## Start

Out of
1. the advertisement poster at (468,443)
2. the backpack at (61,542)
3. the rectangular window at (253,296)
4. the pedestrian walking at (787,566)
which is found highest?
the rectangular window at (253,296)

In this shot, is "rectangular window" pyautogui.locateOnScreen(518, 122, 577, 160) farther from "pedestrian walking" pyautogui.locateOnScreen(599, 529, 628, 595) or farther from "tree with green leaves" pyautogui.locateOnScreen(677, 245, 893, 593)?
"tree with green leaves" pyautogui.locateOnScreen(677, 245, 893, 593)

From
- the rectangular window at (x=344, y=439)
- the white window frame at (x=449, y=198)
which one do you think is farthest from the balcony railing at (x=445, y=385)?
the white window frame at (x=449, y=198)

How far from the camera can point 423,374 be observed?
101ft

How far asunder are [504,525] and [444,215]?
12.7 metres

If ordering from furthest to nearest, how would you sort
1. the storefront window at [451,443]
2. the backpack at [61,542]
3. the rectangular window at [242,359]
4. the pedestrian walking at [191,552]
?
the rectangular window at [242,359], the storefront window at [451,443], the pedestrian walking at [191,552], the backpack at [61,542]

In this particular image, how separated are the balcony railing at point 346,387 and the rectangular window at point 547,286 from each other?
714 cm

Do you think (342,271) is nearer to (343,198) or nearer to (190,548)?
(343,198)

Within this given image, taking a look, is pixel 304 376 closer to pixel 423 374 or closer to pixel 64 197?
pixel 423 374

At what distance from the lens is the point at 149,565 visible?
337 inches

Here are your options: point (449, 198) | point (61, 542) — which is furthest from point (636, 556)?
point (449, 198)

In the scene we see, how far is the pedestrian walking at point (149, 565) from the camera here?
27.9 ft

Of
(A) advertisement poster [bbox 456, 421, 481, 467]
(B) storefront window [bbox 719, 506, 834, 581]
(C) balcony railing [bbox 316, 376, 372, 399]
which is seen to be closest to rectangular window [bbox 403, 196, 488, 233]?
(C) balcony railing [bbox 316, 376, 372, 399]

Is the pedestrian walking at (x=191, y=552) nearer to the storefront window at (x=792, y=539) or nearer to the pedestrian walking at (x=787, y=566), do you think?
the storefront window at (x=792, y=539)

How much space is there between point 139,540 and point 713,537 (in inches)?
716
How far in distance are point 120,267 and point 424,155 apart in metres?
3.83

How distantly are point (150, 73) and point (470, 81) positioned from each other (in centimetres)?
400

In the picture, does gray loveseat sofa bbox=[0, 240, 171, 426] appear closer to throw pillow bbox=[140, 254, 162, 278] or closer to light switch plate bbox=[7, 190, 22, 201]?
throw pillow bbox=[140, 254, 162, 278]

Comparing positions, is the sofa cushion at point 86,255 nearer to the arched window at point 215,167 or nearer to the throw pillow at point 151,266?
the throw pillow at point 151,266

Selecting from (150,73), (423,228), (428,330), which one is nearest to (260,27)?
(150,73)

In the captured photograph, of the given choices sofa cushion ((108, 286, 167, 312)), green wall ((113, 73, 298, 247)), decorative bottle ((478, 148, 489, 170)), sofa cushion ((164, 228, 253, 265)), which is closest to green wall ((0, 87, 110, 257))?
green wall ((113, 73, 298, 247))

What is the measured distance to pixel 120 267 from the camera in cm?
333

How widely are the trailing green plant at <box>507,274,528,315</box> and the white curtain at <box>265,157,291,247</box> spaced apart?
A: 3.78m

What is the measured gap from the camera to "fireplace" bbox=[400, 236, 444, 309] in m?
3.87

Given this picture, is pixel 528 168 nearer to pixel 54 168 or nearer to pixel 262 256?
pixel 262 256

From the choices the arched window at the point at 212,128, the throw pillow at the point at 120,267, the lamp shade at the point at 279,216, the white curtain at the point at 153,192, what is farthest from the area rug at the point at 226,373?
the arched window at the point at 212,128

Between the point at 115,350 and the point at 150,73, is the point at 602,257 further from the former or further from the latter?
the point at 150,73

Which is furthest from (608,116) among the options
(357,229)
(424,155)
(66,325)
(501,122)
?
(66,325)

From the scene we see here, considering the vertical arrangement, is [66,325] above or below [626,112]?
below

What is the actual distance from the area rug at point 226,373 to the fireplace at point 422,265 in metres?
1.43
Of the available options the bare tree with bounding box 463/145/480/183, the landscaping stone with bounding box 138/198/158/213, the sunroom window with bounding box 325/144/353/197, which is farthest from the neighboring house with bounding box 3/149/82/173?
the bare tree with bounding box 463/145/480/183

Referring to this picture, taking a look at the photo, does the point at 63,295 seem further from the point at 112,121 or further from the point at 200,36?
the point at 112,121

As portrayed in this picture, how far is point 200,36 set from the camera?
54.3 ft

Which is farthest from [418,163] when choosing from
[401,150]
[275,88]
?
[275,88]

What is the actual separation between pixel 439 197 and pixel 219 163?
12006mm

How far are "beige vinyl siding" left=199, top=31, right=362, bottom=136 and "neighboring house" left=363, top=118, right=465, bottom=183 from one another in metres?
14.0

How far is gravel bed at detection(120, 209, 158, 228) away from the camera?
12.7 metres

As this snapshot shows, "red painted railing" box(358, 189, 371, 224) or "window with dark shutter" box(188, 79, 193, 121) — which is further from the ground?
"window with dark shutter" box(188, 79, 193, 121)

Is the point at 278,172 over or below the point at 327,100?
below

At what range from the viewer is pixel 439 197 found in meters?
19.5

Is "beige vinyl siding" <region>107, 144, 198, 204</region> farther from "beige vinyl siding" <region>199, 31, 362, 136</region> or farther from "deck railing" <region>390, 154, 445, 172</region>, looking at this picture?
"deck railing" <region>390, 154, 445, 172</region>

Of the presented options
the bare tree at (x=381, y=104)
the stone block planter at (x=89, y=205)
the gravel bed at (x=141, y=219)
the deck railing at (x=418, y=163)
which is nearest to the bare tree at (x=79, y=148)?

## End

Write out the whole listing again. Match it word for word.

### WRITTEN SOLUTION:
Out of
1. the advertisement poster at (468,443)
2. the backpack at (61,542)
3. the rectangular window at (253,296)
4. the pedestrian walking at (787,566)
which is found highest?
the rectangular window at (253,296)

In this shot, is "rectangular window" pyautogui.locateOnScreen(518, 122, 577, 160) farther from "pedestrian walking" pyautogui.locateOnScreen(599, 529, 628, 595) or farther from "tree with green leaves" pyautogui.locateOnScreen(677, 245, 893, 593)?
"tree with green leaves" pyautogui.locateOnScreen(677, 245, 893, 593)

From
- the rectangular window at (x=344, y=439)
- the white window frame at (x=449, y=198)
which one do you think is farthest from the balcony railing at (x=445, y=385)?
the white window frame at (x=449, y=198)

How far from the camera can point 423,374 be observed?
101ft

How far asunder are [504,525] and [444,215]?
12.7 metres

If ordering from furthest to nearest, how would you sort
1. the storefront window at [451,443]
2. the backpack at [61,542]
3. the rectangular window at [242,359]
4. the pedestrian walking at [191,552]
?
the rectangular window at [242,359], the storefront window at [451,443], the pedestrian walking at [191,552], the backpack at [61,542]

In this particular image, how separated are the balcony railing at point 346,387 and the rectangular window at point 547,286 from each other?
714 cm

Do you think (342,271) is nearer to (343,198) or nearer to (190,548)?
(343,198)

Within this given image, taking a look, is pixel 304 376 closer to pixel 423 374 or closer to pixel 64 197?
pixel 423 374

At what distance from the lens is the point at 149,565 visible?
337 inches

Here are your options: point (449, 198) | point (61, 542) — which is furthest from point (636, 556)?
point (449, 198)

In the scene we see, how far is the pedestrian walking at point (149, 565) from the camera here?
27.9 ft

Of
(A) advertisement poster [bbox 456, 421, 481, 467]
(B) storefront window [bbox 719, 506, 834, 581]
(C) balcony railing [bbox 316, 376, 372, 399]
which is seen to be closest to rectangular window [bbox 403, 196, 488, 233]?
(C) balcony railing [bbox 316, 376, 372, 399]

Is the pedestrian walking at (x=191, y=552) nearer to the storefront window at (x=792, y=539) or nearer to the pedestrian walking at (x=787, y=566), do you think?
the storefront window at (x=792, y=539)

How much space is there between point 139,540 and point 713,537 (in inches)?
716
How far in distance are point 120,267 and point 424,155 apart in metres?
3.83

How distantly are point (150, 73) and point (470, 81) positioned from each other (in centimetres)?
400

In the picture, does gray loveseat sofa bbox=[0, 240, 171, 426] appear closer to throw pillow bbox=[140, 254, 162, 278] or closer to light switch plate bbox=[7, 190, 22, 201]?
throw pillow bbox=[140, 254, 162, 278]

Comparing positions, is the sofa cushion at point 86,255 nearer to the arched window at point 215,167 or nearer to the throw pillow at point 151,266?
the throw pillow at point 151,266

Selecting from (150,73), (423,228), (428,330), which one is nearest to (260,27)?
(150,73)

In the captured photograph, of the given choices sofa cushion ((108, 286, 167, 312)), green wall ((113, 73, 298, 247)), decorative bottle ((478, 148, 489, 170)), sofa cushion ((164, 228, 253, 265)), which is closest to green wall ((0, 87, 110, 257))?
green wall ((113, 73, 298, 247))

What is the measured distance to pixel 120 267 from the camera in cm?
333

How widely are the trailing green plant at <box>507,274,528,315</box> and the white curtain at <box>265,157,291,247</box> spaced apart?
A: 3.78m

What is the measured gap from the camera to "fireplace" bbox=[400, 236, 444, 309] in m?
3.87

Given this picture, is pixel 528 168 nearer to pixel 54 168 or nearer to pixel 262 256?
pixel 262 256

From the choices the arched window at the point at 212,128, the throw pillow at the point at 120,267, the lamp shade at the point at 279,216, the white curtain at the point at 153,192, what is farthest from the area rug at the point at 226,373?
the arched window at the point at 212,128

Between the point at 115,350 and the point at 150,73, is the point at 602,257 further from the former or further from the latter?
the point at 150,73

Which is furthest from (608,116) among the options
(357,229)
(424,155)
(66,325)
(501,122)
?
(66,325)

From the scene we see here, considering the vertical arrangement, is [66,325] above or below [626,112]?
below

What is the actual distance from the area rug at point 226,373 to the fireplace at point 422,265 in metres?
1.43
Of the available options the bare tree with bounding box 463/145/480/183, the landscaping stone with bounding box 138/198/158/213, the sunroom window with bounding box 325/144/353/197, which is farthest from the neighboring house with bounding box 3/149/82/173?
the bare tree with bounding box 463/145/480/183

Referring to this picture, taking a look at the photo, does the point at 63,295 seem further from the point at 112,121 or further from the point at 200,36?
the point at 112,121

As portrayed in this picture, how far is point 200,36 set from the camera?
54.3 ft

Which is farthest from [418,163] when choosing from
[401,150]
[275,88]
?
[275,88]

What is the actual separation between pixel 439 197 and pixel 219 163?
12006mm

How far are "beige vinyl siding" left=199, top=31, right=362, bottom=136 and "neighboring house" left=363, top=118, right=465, bottom=183 from one another in metres?
14.0

How far is gravel bed at detection(120, 209, 158, 228) away from the camera?
12.7 metres

As this snapshot shows, "red painted railing" box(358, 189, 371, 224) or "window with dark shutter" box(188, 79, 193, 121) — which is further from the ground?
"window with dark shutter" box(188, 79, 193, 121)

Is the point at 278,172 over or below the point at 327,100?
below

At what range from the viewer is pixel 439 197 found in meters?
19.5

Is "beige vinyl siding" <region>107, 144, 198, 204</region> farther from "beige vinyl siding" <region>199, 31, 362, 136</region> or farther from "deck railing" <region>390, 154, 445, 172</region>, looking at this picture?
"deck railing" <region>390, 154, 445, 172</region>

Of the presented options
the bare tree at (x=381, y=104)
the stone block planter at (x=89, y=205)
the gravel bed at (x=141, y=219)
the deck railing at (x=418, y=163)
which is nearest to the bare tree at (x=79, y=148)?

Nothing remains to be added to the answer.